American film director and cinematographer

Patrick Xavier Bresnan is an American film director and cinematographer. He is known for his collaborations with his partner, the filmmaker Ivete Lucas, with whom he has made a series of documentaries set in and around Pahokee, Florida, a rural town on Lake Okeechobee in the Florida Everglades. Bresnan and Lucas typically live for extended periods in the communities where they film, and their work often incorporates footage recorded by the people they document. Bresnan directed the short The Rabbit Hunt (2017) and co-directed The Send-Off (2016), Roadside Attraction (2017), and Skip Day (2018) with Lucas; the four films premiered at the Sundance Film Festival, the Berlin International Film Festival, the Toronto International Film Festival, and the Directors' Fortnight at Cannes. The pair's first feature, Pahokee (2019), premiered in the Sundance documentary competition and was later broadcast on PBS.
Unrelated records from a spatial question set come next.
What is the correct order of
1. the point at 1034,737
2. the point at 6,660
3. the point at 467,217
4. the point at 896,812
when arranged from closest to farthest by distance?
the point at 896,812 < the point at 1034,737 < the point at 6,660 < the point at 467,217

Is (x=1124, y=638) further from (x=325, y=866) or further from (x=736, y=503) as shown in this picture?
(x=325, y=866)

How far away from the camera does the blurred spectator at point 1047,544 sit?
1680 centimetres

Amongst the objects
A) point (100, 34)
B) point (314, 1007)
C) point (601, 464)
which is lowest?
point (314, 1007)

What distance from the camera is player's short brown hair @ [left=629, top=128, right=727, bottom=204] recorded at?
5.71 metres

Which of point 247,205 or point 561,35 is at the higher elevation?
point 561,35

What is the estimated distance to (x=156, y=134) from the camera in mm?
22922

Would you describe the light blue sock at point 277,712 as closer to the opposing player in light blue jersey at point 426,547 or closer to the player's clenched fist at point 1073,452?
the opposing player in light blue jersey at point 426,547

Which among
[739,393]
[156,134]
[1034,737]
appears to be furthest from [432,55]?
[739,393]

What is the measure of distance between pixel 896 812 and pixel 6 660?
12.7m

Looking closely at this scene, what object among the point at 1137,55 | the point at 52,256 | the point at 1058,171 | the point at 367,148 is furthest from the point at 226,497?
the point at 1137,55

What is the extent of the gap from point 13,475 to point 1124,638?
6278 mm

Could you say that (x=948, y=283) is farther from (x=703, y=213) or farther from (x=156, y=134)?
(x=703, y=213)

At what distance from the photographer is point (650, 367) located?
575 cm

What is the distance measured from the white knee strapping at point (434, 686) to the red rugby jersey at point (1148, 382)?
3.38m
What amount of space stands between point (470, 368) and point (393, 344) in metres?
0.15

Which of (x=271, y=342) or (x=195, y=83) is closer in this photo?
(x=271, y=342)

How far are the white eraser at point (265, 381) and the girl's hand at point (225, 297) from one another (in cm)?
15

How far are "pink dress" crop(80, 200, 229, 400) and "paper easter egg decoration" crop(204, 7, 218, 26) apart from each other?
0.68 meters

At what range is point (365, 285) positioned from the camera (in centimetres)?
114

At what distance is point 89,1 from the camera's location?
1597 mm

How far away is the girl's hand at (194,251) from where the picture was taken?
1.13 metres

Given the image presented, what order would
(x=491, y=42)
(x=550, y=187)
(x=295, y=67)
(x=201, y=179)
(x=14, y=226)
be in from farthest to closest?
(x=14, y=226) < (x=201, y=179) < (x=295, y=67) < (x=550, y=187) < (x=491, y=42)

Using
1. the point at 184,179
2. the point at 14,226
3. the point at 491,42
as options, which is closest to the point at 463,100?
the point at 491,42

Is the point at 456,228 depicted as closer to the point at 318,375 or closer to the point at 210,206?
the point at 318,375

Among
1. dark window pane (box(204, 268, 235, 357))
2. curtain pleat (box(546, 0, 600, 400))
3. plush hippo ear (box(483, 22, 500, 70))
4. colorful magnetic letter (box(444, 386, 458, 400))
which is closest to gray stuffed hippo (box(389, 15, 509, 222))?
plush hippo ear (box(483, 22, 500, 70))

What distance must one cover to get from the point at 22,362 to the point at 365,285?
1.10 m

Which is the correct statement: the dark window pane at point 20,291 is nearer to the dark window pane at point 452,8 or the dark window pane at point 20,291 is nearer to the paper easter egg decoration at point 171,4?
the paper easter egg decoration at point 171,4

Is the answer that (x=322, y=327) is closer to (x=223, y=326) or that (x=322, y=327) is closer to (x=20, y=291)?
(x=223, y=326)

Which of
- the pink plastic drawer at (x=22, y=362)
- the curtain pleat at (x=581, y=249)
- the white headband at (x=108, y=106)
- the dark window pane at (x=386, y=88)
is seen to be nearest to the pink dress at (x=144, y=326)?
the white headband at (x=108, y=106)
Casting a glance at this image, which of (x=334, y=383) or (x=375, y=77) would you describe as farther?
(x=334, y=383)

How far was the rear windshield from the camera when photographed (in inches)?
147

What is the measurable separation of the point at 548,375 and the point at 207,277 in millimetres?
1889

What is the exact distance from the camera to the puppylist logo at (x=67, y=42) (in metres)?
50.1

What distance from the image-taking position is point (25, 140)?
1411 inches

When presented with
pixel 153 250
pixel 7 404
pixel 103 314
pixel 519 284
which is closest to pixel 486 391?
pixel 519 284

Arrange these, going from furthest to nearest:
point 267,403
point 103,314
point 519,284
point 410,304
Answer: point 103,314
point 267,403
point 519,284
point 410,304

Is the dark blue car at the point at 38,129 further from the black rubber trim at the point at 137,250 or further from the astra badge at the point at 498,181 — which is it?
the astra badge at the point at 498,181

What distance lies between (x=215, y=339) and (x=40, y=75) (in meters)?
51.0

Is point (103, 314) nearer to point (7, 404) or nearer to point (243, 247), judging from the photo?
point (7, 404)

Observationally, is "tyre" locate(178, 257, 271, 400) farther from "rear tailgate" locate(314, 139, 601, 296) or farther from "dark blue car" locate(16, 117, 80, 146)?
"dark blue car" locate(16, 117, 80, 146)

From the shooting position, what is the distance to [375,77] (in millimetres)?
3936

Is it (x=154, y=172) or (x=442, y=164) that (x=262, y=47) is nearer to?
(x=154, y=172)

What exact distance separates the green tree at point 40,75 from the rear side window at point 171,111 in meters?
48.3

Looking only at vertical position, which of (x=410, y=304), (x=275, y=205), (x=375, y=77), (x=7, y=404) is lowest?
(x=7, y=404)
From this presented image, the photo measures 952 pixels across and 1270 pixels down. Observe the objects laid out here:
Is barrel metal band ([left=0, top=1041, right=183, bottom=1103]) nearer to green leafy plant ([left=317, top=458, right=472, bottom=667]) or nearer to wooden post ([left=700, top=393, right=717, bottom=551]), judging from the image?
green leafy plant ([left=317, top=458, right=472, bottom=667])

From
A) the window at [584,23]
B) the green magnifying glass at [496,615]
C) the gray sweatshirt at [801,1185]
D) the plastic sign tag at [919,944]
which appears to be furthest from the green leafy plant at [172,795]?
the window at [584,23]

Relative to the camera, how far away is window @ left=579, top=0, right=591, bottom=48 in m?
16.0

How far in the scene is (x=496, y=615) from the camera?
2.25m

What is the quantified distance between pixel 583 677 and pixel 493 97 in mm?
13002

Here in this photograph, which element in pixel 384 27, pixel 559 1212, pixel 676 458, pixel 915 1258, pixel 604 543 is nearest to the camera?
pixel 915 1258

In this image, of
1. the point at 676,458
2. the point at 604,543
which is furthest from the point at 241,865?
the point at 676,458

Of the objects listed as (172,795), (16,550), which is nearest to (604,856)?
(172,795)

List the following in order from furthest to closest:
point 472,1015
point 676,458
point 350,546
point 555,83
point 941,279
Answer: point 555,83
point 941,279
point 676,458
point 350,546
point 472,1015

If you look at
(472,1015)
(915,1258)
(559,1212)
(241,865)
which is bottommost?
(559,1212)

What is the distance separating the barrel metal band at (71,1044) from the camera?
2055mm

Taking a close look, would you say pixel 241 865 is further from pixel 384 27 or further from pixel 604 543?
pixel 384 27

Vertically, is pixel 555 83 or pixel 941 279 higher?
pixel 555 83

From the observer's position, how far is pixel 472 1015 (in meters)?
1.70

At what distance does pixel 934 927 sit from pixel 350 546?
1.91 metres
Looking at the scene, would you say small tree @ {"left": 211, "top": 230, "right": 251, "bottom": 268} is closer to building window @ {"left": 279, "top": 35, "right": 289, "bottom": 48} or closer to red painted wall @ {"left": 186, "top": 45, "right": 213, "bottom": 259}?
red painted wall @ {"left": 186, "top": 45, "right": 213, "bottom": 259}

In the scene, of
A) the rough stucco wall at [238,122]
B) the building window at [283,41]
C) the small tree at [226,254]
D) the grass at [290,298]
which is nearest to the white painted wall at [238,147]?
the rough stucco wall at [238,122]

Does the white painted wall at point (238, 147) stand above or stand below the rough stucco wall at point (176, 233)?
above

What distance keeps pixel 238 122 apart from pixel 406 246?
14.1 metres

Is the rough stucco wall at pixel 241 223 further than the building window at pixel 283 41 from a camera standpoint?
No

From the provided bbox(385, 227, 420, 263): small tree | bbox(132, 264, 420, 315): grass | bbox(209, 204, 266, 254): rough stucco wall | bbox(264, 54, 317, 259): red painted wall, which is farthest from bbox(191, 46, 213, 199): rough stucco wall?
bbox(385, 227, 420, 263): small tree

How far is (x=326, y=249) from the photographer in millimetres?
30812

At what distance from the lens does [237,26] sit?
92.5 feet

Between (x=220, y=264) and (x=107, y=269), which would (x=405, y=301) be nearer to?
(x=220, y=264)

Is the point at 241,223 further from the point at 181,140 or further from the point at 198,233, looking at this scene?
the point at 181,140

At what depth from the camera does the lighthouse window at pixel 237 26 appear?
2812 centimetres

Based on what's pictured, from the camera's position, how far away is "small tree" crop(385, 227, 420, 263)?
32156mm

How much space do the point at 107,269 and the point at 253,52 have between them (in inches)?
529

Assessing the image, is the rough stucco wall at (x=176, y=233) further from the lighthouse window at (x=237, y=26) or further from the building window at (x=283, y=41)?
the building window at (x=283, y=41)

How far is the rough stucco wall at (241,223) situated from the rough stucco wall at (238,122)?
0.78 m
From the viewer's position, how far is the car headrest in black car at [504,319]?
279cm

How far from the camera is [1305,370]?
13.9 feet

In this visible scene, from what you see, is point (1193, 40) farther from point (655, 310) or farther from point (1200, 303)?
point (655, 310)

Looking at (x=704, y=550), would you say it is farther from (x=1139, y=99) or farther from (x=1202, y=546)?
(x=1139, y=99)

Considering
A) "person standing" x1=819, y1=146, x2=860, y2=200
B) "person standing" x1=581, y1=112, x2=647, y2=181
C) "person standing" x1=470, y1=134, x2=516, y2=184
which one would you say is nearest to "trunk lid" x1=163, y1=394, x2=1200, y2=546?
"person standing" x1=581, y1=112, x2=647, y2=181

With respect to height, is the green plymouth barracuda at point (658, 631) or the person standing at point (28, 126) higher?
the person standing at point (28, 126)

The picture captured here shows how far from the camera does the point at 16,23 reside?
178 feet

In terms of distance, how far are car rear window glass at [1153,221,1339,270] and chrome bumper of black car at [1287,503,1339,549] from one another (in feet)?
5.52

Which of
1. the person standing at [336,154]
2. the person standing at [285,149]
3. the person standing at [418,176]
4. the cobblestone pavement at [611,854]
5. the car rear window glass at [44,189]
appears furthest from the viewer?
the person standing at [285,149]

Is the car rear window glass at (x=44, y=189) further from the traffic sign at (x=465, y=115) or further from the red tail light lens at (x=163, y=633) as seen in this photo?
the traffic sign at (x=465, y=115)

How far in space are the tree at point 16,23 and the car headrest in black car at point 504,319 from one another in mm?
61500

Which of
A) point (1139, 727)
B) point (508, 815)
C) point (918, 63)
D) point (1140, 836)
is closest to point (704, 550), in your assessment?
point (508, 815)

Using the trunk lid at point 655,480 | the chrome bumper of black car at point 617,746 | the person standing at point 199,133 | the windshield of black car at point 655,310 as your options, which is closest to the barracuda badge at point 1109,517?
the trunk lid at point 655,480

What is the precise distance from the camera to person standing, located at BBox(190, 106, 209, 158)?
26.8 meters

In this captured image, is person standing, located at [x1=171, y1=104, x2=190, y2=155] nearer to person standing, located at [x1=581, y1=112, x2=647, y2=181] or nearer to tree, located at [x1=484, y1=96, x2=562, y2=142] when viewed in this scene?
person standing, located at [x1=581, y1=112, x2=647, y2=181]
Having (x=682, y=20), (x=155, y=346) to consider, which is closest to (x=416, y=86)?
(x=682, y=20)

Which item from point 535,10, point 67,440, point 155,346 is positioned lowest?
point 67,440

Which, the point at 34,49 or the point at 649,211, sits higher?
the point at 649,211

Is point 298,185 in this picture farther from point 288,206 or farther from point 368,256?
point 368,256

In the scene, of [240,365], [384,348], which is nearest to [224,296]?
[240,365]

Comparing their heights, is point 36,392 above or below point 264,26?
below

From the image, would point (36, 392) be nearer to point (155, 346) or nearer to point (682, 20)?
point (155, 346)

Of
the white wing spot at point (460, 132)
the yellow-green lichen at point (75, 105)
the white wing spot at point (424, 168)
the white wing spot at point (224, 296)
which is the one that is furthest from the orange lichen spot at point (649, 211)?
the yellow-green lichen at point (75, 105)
Bresnan was a cinematographer on Boys State (2020), which won the Sundance Grand Jury Prize. He and Lucas co-directed the feature Naked Gardens (2022) and the short The Passing (2023), which won the Pardino d'oro for best auteur short film at the Locarno Film Festival. Bresnan directed the short The Contestant (2025), based on video he shot as a teenager, which premiered at the Toronto International Film Festival. Bresnan directed the feature First They Came for My College (2026), which documents the political takeover of New College of Florida. Alongside filmmaking, Bresnan and Lucas have exhibited photography, video, and installation work, often made with and about queer communities, under the names Otis Ike and Ivete Lucas.

== Early life ==
Bresnan was born in New York City and moved with his family to Palm Beach County, Florida. In the 1990s, while living in San Francisco, he sang for the band La Pistola, which released the single "Spider" on Frenetic Records in 1997. He did not attend film school. Instead he trained as a visual artist, working from 2003 to 2007 as a fabricator for the Mission School artists Clare Rojas and Barry McGee. He later earned a master's degree in sustainable design from the University of Texas at Austin School of Architecture. Under the name Otis Ike, he has worked as a photographer and, separately from his filmmaking, as a builder of disaster-relief housing on the Gulf Coast and of housing for the homeless in Austin, Texas.

== Career ==
=== Early work (2008–2015) ===
Bresnan and Lucas co-directed the short The Curse and the Jubilee (2011), which depicts a Fourth of July celebration in Ivanhoe, Virginia, a former mining town. The Atlantic published the film online in 2018. Bresnan produced the short Rougarouing and worked as a researcher and camera operator on the feature documentary Killing Time, which screened at IDFA. Beginning in 2008, Bresnan and Lucas, working as Otis Ike and Ivete Lucas, spent four years documenting the subculture of Vietnam War re-enactors under the title One Big Misunderstanding; the project was presented as a photography, video, and performance installation at G Gallery in Houston, as a part of the 2012 FotoFest Biennial, from March 3 to April 1, 2012, including a live war re-enactment and a mock USO show. The project was completed as a feature documentary in 2015 and received a production grant from the Austin Film Society.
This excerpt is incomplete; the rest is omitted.